CHESTERTOWN, MD—A bell usually rung for victories on the athletic field tolled a sad loss today as the Washington College community gathered at noon for a somber outdoor service in memory of classmate, student and friend Aaron L. Taylor. A junior from Maryland and Texas who focused his studies on neuroscience, Taylor died Monday night in his residence-hall room. Police who investigated say the death appeared to be a suicide.
The midday service drew some 500 students, staff and professors, overflowing the square and spilling onto walkways and lawn. It began with a minute of silence followed by a minute of tolling from the campus “Victory Bell” located by Cain Gymnasium.
“For those of you who knew Aaron as a classmate and friend, you should reflect on the good times you shared,” said President Mitchell Reiss. “Cherish those memories. For those of you who did not know Aaron, all you need to know is that he was a classmate, a member of our Washington College community, a fellow student. He was one of us.

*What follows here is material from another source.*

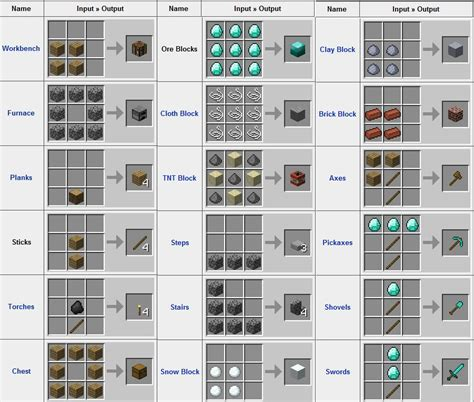 bureau minecraft minecraft crafting guide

“Aaron’s death tests us,” Reiss continued. “But seeing all of you gathered here today, I’m reminded again that we are a community of people who care about each other, who are considerate of each other, who help each other. That is what close-knit families do. That is what we will do during this difficult time.”
Sara Holben, pastor of the Presbyterian Church of Chestertown, also spoke of the need to be present and reach out for others. As a bald eagle soared in the blue sky over the Casey Academic Center, she spoke of suicide as “the fierce goodbye” that tears at our hearts, memories and faiths. “There is fierceness to the emotions we feel as they swing from shock to grief, from hurt to anger, from guilt to accusations, from acceptance to judgment, and then to turn around and start all over again. It is the way it happens sometimes for a long time to come,” she said.
“The task that lies ahead is to be present for each other, to accept what we are feeling, to accept what you need to say and feel, and to reach out to support those who may feel lost and alone. And that leaves us where we should always be,” she said, “with hearts broken but full of love, remembering the whole of Aaron’s life and remembering and celebrating and giving thanks for all the things that made him who he was.”
Aaron Taylor came to Washington College from Chesapeake High School in Pasadena, Md. He was a double major in psychology and biology with a concentration in neuroscience, and he enjoyed theater and the performing arts. Aaron worked in the catering division of Dining Services where he was well liked and valued. “He was one of my best student workers, and always had a sunny disposition,” says Zena Maggitti, the director of Dining Services. “You knew you were going to have good day when you saw Aaron.”
His faculty advisors describe him as a young man who asked insightful questions and participated actively in classroom discussions. “He was usually outgoing and funny, and I will really miss him,” says one professor.
By sad coincidence, a candlelight vigil was already planned for Tuesday evening in downtown Chestertown’s Fountain Park to mark World Suicide Prevention Day. Interim dean of students Sarah Feyerherm encouraged anyone interested in participating to meet at 7:20 p.m. in Martha Washington Square and walk to the 7:45 p.m. vigil together as group.